BEGIN The input

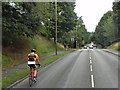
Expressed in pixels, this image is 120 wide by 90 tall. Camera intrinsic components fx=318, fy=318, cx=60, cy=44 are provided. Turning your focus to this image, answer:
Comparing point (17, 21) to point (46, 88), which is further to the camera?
point (17, 21)

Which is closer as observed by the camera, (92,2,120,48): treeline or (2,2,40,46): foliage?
(2,2,40,46): foliage

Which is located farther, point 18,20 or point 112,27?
point 112,27

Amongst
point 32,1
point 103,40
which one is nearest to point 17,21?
point 32,1

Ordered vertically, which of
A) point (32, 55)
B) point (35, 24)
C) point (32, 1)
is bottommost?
point (32, 55)

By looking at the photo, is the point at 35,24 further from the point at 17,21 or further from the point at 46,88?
the point at 46,88

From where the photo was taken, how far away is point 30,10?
33000 mm

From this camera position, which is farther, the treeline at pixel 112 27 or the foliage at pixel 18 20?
the treeline at pixel 112 27

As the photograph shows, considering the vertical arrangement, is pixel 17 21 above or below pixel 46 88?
above

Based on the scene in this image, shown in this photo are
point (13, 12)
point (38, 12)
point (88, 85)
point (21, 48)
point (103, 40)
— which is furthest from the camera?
point (103, 40)

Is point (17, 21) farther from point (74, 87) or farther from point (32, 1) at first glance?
point (74, 87)

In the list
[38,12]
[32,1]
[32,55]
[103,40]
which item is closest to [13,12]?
[32,1]

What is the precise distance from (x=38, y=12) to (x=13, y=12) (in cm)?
556

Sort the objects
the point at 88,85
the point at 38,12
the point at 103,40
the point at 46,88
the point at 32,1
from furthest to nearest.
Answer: the point at 103,40, the point at 38,12, the point at 32,1, the point at 88,85, the point at 46,88

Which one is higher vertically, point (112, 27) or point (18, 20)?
point (112, 27)
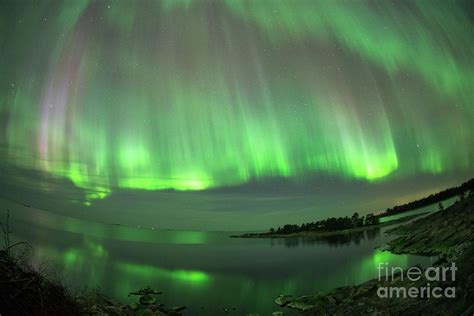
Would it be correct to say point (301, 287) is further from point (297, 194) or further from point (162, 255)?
point (162, 255)

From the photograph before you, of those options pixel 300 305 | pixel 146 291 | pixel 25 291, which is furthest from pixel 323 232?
pixel 25 291

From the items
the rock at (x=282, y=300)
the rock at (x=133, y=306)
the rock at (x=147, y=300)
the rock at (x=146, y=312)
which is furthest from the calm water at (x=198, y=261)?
the rock at (x=146, y=312)

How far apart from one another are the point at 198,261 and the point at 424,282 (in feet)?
31.3

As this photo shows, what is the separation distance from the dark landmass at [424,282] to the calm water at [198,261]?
0.64 metres

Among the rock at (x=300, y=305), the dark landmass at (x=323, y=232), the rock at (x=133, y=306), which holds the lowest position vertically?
the rock at (x=300, y=305)

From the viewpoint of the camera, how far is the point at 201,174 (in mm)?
14195

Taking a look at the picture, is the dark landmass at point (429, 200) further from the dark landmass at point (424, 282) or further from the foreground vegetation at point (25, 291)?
the foreground vegetation at point (25, 291)

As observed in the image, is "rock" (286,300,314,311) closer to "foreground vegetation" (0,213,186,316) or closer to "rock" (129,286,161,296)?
"rock" (129,286,161,296)

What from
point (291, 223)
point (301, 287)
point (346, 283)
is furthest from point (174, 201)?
point (346, 283)

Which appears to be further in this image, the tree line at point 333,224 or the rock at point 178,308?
the tree line at point 333,224

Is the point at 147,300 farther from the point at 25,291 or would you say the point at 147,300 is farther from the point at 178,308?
the point at 25,291

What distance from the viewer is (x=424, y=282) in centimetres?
733

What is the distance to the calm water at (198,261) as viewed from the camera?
11.9 metres

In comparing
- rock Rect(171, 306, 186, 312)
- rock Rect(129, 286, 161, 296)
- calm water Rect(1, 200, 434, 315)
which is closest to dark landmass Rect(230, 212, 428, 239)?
calm water Rect(1, 200, 434, 315)
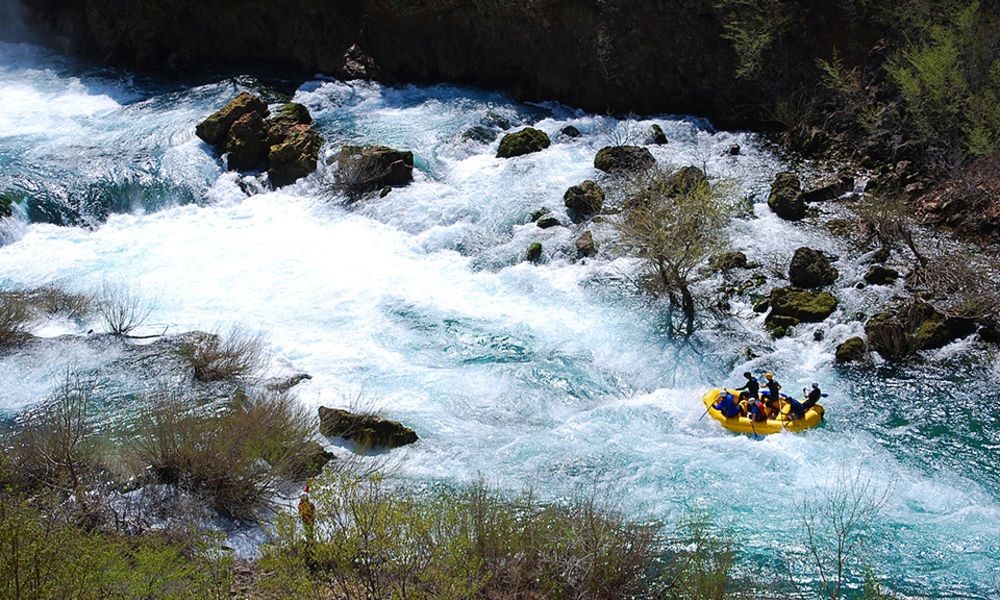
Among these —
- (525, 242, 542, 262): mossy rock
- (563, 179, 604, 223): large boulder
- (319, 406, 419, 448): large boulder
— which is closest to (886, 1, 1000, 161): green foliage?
(563, 179, 604, 223): large boulder

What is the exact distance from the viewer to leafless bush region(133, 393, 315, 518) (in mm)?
11469

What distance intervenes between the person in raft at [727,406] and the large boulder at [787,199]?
696 centimetres

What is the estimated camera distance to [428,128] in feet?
84.2

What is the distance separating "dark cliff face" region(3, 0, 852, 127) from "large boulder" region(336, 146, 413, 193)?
5.90 m

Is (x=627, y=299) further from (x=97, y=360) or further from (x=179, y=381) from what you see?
(x=97, y=360)

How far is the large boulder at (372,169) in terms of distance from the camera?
74.5 feet

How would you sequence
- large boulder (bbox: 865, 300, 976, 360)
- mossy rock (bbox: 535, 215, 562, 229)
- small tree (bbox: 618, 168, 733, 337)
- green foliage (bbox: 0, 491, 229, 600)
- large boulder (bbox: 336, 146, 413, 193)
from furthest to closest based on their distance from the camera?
large boulder (bbox: 336, 146, 413, 193), mossy rock (bbox: 535, 215, 562, 229), small tree (bbox: 618, 168, 733, 337), large boulder (bbox: 865, 300, 976, 360), green foliage (bbox: 0, 491, 229, 600)

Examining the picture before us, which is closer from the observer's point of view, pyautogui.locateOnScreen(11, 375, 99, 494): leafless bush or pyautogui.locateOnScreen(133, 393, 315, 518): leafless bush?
pyautogui.locateOnScreen(11, 375, 99, 494): leafless bush

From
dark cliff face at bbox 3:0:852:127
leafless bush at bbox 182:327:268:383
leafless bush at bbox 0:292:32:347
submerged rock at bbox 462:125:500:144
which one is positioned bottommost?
leafless bush at bbox 0:292:32:347

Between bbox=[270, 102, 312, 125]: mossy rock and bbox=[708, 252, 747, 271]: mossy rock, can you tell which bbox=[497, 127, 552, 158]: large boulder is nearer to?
bbox=[270, 102, 312, 125]: mossy rock

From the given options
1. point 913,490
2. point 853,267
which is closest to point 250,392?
point 913,490

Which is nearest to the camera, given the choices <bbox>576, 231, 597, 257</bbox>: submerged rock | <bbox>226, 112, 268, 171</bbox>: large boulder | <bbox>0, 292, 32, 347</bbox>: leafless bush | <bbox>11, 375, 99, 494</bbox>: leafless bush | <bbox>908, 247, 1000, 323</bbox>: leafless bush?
<bbox>11, 375, 99, 494</bbox>: leafless bush

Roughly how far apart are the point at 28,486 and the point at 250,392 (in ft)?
12.8

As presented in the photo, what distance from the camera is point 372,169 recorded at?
22.8m
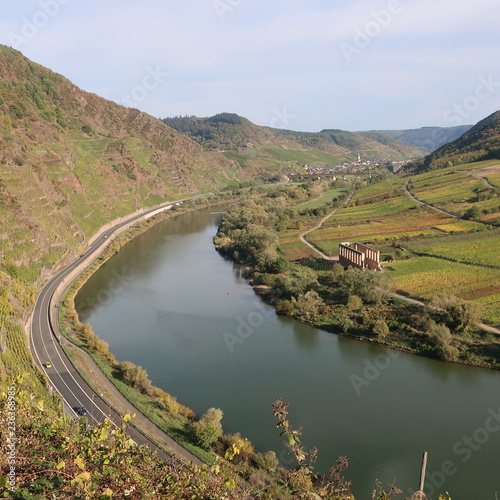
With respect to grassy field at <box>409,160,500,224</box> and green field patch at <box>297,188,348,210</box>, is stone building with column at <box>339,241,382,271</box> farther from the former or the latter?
green field patch at <box>297,188,348,210</box>

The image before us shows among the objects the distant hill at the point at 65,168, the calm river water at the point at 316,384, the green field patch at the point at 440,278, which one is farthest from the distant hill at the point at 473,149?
the calm river water at the point at 316,384

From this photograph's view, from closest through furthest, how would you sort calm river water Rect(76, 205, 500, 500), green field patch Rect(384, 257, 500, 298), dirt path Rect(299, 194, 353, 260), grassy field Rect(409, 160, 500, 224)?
1. calm river water Rect(76, 205, 500, 500)
2. green field patch Rect(384, 257, 500, 298)
3. dirt path Rect(299, 194, 353, 260)
4. grassy field Rect(409, 160, 500, 224)

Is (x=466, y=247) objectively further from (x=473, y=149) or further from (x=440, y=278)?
(x=473, y=149)

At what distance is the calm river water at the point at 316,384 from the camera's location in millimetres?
20047

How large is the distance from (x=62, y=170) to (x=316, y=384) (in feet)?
204

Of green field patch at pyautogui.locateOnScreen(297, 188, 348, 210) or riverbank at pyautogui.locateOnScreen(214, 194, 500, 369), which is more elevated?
green field patch at pyautogui.locateOnScreen(297, 188, 348, 210)

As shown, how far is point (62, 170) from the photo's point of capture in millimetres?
71625

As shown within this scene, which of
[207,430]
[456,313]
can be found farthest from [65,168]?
[456,313]

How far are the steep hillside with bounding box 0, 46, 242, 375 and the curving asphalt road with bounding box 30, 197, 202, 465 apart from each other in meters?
1.22

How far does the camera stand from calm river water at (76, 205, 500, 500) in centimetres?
2005

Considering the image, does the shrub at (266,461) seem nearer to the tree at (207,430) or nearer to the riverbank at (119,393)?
the riverbank at (119,393)

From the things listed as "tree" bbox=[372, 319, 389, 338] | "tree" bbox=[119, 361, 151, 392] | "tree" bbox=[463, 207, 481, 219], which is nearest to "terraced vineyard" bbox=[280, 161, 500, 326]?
"tree" bbox=[463, 207, 481, 219]

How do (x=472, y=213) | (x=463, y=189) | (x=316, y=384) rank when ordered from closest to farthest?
(x=316, y=384) → (x=472, y=213) → (x=463, y=189)

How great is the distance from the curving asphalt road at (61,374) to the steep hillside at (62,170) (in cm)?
122
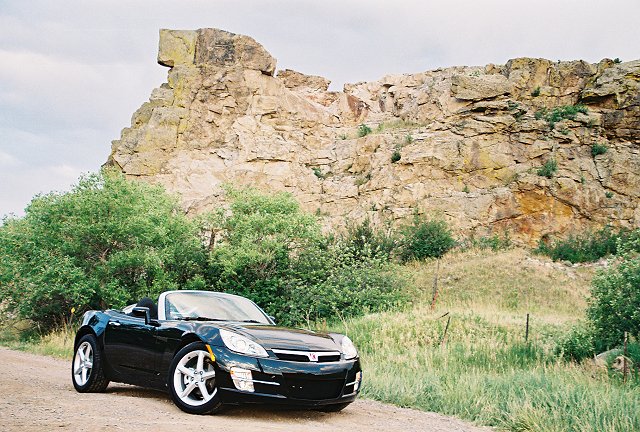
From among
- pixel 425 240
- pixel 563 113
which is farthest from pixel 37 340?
pixel 563 113

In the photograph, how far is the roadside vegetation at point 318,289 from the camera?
11.9m

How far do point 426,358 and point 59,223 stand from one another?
14884 millimetres

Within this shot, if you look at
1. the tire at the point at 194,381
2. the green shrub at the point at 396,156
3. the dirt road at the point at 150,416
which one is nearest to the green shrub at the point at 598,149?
the green shrub at the point at 396,156

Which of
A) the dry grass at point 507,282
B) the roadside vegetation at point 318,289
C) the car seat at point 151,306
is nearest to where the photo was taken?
the car seat at point 151,306

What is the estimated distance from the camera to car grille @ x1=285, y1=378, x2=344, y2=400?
6383 mm

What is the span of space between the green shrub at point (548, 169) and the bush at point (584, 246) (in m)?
4.96

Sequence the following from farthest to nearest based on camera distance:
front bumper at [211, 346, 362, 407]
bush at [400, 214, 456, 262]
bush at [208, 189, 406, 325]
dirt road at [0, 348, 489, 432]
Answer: bush at [400, 214, 456, 262], bush at [208, 189, 406, 325], front bumper at [211, 346, 362, 407], dirt road at [0, 348, 489, 432]

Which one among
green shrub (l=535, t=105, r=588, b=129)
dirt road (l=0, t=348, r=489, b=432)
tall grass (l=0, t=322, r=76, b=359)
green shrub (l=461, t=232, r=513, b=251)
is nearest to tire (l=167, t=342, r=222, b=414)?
dirt road (l=0, t=348, r=489, b=432)

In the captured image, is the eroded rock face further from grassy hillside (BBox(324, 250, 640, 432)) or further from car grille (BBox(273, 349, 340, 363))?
car grille (BBox(273, 349, 340, 363))

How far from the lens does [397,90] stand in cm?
6266

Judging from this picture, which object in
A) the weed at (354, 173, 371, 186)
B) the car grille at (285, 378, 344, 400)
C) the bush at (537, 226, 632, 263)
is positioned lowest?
the car grille at (285, 378, 344, 400)

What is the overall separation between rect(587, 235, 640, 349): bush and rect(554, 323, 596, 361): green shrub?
0.26 meters

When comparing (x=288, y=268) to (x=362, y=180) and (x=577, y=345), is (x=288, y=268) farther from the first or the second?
(x=362, y=180)

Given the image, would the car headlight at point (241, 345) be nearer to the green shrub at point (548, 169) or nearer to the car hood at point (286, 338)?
the car hood at point (286, 338)
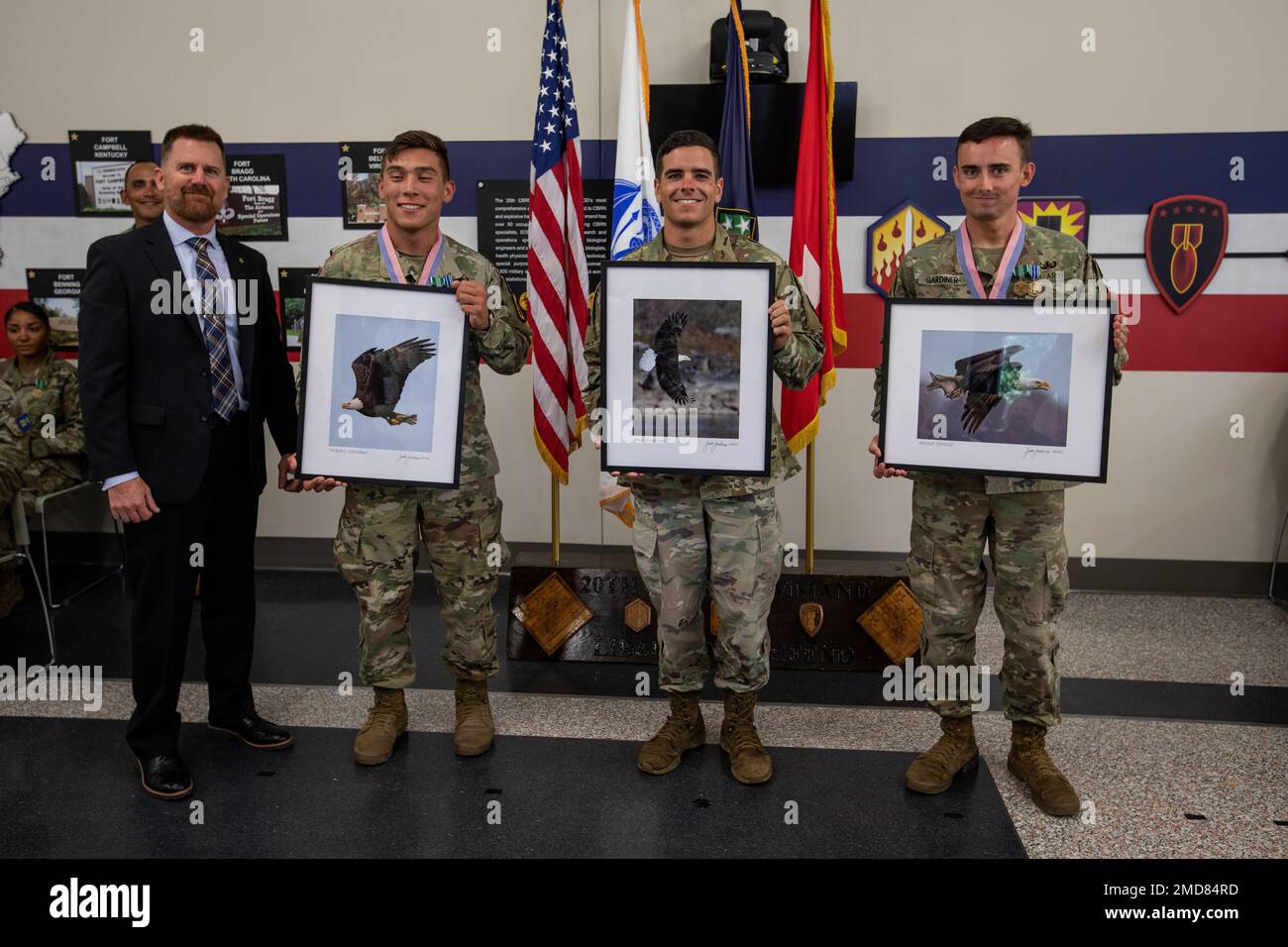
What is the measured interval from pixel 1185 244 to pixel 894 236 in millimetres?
1246

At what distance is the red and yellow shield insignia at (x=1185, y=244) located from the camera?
4113mm

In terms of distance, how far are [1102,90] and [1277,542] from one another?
2.14m

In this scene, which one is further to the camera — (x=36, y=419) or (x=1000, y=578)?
(x=36, y=419)

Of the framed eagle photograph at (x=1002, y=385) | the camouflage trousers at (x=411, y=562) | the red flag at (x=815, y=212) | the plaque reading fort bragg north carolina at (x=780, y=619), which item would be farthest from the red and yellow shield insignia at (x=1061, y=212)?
the camouflage trousers at (x=411, y=562)

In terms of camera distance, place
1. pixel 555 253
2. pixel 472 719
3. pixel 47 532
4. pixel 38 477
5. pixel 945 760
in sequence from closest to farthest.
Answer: pixel 945 760, pixel 472 719, pixel 555 253, pixel 38 477, pixel 47 532

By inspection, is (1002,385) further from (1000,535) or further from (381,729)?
(381,729)

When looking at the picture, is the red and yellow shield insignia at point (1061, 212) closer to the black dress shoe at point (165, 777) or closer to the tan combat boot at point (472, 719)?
the tan combat boot at point (472, 719)

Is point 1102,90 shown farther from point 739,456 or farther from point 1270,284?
point 739,456

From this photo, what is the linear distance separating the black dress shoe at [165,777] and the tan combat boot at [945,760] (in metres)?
2.01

END The input

## Direction
Rescale the rows from the line with "From the things" up to and including the line with "(x=316, y=384) →". Give every line of them again, requests included, but multiply each coordinate in the answers by 1.5 and round it to a whole number, rounding halves up.

## Full output
From the things listed as "tree" bbox=[372, 319, 389, 338] | "tree" bbox=[119, 361, 151, 392] | "tree" bbox=[463, 207, 481, 219], which is nearest to "terraced vineyard" bbox=[280, 161, 500, 326]?
"tree" bbox=[695, 311, 722, 329]

How do (x=472, y=213) | (x=463, y=189) | (x=316, y=384) rank when ordered from closest to farthest?
(x=474, y=576) → (x=708, y=320) → (x=695, y=284)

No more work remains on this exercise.